Convert the part that opens with the line containing "From the image" and closes at the end of the records into a two-column CSV with the headers text and answer. Use one row per record, putting each field in quotation marks and turning its line breaks into spaces.

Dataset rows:
* Start *
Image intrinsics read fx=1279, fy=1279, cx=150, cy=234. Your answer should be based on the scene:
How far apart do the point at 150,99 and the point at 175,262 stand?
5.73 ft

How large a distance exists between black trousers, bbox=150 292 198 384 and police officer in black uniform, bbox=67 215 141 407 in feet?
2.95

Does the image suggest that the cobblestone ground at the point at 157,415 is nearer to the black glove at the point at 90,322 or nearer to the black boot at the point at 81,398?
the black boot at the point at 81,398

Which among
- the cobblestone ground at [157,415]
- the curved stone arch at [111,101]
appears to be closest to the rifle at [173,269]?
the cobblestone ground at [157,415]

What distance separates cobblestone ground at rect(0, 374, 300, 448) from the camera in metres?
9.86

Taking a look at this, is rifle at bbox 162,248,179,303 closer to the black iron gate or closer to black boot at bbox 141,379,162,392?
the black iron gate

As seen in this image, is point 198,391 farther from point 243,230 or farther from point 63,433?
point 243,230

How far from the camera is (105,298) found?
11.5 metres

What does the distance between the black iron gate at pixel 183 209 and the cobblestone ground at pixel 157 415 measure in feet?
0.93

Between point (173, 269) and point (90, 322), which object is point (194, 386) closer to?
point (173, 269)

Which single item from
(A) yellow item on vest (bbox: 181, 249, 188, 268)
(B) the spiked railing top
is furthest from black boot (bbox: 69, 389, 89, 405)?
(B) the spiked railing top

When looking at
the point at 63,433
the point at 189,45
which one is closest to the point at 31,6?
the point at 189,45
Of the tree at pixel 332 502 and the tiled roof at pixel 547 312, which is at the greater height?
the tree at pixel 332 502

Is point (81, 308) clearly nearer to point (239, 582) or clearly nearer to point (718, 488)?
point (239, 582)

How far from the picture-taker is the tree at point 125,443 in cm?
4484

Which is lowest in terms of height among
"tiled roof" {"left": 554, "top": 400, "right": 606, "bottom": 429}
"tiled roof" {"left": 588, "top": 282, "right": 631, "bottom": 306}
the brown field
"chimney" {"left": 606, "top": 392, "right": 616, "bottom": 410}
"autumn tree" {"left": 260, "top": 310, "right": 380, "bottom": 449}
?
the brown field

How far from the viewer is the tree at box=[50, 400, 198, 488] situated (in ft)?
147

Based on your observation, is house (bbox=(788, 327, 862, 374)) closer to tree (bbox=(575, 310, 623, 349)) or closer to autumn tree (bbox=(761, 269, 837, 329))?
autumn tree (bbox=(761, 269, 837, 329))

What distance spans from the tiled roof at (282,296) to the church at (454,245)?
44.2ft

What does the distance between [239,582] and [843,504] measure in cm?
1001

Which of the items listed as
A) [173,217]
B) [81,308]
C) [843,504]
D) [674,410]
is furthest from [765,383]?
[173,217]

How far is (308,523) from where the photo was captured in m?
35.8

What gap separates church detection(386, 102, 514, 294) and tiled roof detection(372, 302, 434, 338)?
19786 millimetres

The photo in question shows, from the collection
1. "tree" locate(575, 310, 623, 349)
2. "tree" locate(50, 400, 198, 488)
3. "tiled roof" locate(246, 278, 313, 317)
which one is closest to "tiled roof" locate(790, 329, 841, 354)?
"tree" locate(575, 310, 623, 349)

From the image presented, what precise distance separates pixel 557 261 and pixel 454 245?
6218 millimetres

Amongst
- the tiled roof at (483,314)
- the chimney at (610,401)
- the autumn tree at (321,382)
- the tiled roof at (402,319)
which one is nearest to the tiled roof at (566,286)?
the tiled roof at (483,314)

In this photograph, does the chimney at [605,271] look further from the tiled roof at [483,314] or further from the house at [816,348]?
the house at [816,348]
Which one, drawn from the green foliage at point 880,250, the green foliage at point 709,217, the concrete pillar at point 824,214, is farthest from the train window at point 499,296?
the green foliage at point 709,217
* End *
EXERCISE RESPONSE:
text,answer
"From the image presented, what precise distance separates pixel 557 261 and pixel 454 245?","6218 millimetres"
"Amongst - the tiled roof at (483,314) - the chimney at (610,401) - the autumn tree at (321,382) - the tiled roof at (402,319) which one is nearest to the tiled roof at (566,286)?","the tiled roof at (483,314)"
"In this photograph, does the chimney at [605,271] look further from the tiled roof at [483,314] or further from the house at [816,348]?","the house at [816,348]"
"Which one, drawn from the green foliage at point 880,250, the green foliage at point 709,217, the concrete pillar at point 824,214, is farthest from the train window at point 499,296?","the green foliage at point 709,217"